We would start to search our brains around the areas of our brains where the actor is. Somehow we go to the memories we have for the actor, and we dig around and look through them. We'll see what other movies we can remember the actor in and what other actors we've seen him with. We can often even think of friends we know who would be able to help us answer the question. And then to move towards the actor's name, we might toss around names in our heads that feel right, so that we can listen to them and see if they sound right too. It is all a sorta fuzzy process that seems to move by intuition, but the intuition has a definite sense of direction. We can feel when we've made progress towards the name in our head even if we still do not know the name yet (e.g. we say, "I've almost got it, just give me a second"). When we do find the right name, it's like BAMM - after all that searching you've found the name, said it to yourself, and you get a sorta feeling of satisfaction that instantly lets you know that - yes that is the right name.

Why does this happen?

How does this work?


Chris Garay said...

J, I've thought about this a lot. I'm terrible at remembering names and I get the same feeling as to exactly how long it'll take me to recall a name.
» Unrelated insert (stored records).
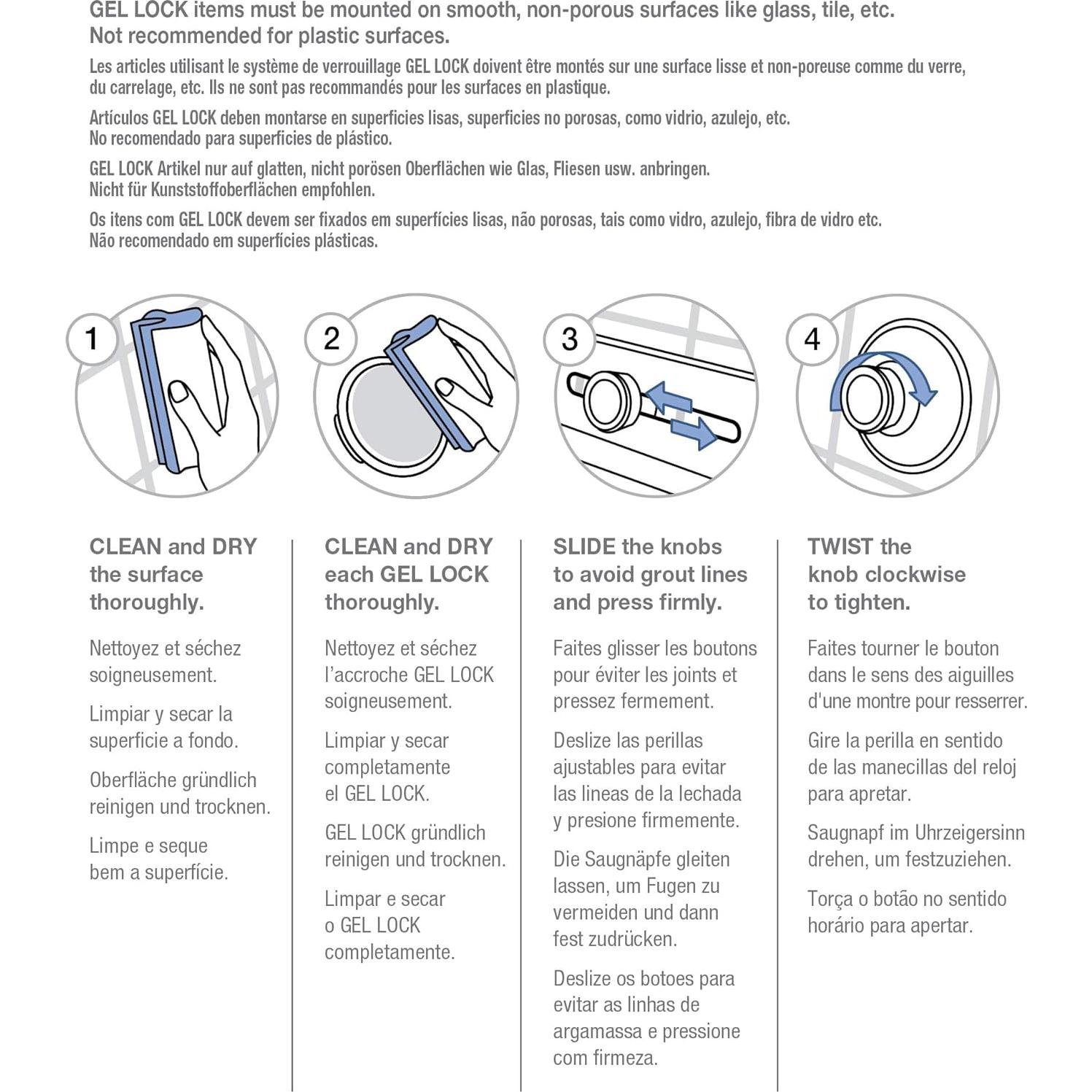 GEL LOCK items must be mounted on smooth, non-porous surfaces like glass, tile, etc.
Not recommended for plastic surfaces.

Les articles utilisant le système de verrouillage GEL LOCK doivent être montés sur une surface lisse et non-poreuse comme du verre, du carrelage, etc. Ils ne sont pas recommandés pour les surfaces en plastique.

Artículos GEL LOCK deben montarse en superficies lisas, superficies no porosas, como vidrio, azulejo, etc.
No recomendado para superficies de plástico.

GEL LOCK Artikel nur auf glatten, nicht porösen Oberflächen wie Glas, Fliesen usw. anbringen.
Nicht für Kunststoffoberflächen empfohlen.

Os itens com GEL LOCK devem ser fixados em superfícies lisas, não porosas, tais como vidro, azulejo, fibra de vidro etc.
Não recomendado em superfícies plásticas.

1

2

3

4

CLEAN and DRY the surface thoroughly.

Nettoyez et séchez soigneusement.

Limpiar y secar la superficie a fondo.

Oberfläche gründlich reinigen und trocknen.

Limpe e seque bem a superfície.

CLEAN and DRY each GEL LOCK thoroughly.

Nettoyez et séchez l'accroche GEL LOCK soigneusement.

Limpiar y secar completamente el GEL LOCK.

GEL LOCK gründlich reinigen und trocknen.

Limpar e secar o GEL LOCK completamente.

SLIDE the knobs to avoid grout lines and press firmly.

Faites glisser les boutons pour éviter les joints et pressez fermement.

Deslize las perillas ajustables para evitar las lineas de la lechada y presione firmemente.

Die Saugnäpfe gleiten lassen, um Fugen zu vermeiden und dann fest zudrücken.

Deslize os botoes para evitar as linhas de argamassa e pressione com firmeza.

TWIST the knob clockwise to tighten.

Faites tourner le bouton dans le sens des aiguilles d'une montre pour resserrer.

Gire la perilla en sentido de las manecillas del reloj para apretar.

Saugnapf im Uhrzeigersinn drehen, um festzuziehen.

Torça o botão no sentido horário para apertar.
There is a paper that describes a model for name and face recognition (and that includes the results of a PET study that shows different areas of the brain respond preferentially to either famous names and common names): The neural systems sustaining face and proper-name processing

The interesting aspect of name recollection is that there is a one-to-one relationship between a specific person or face and the proper name of that person, whereas "chair" or "television" describes a class of objects. It seems like there is a common pathway for the assignment of names to both objects and faces but that there is an increased processing demand for face recognition because of the uniqueness that we assign to each face. Overall, faces are very similar to one another but they require unique assignment of names. All chairs pretty much look like chairs and they share one common name.

I take this to imply that a certain threshold for the stimulus of a pathway is necessary for full recollection. The time we take to think of a name could just mean we cycle through associations that we have with the visual stimulus (the face) in order to give a more robust stimulus that will result in the completion of recall.

J said...

Thanks for the ref. However, the feeling happens with non-faces too. For example if you lose your keys or wallet, you can have a similar feeling of how long it's going to take you to find them. Similarly with trying to remember an address or a phone number you had many years ago. But it does seem like the feeling is more intense when it concerns people and faces.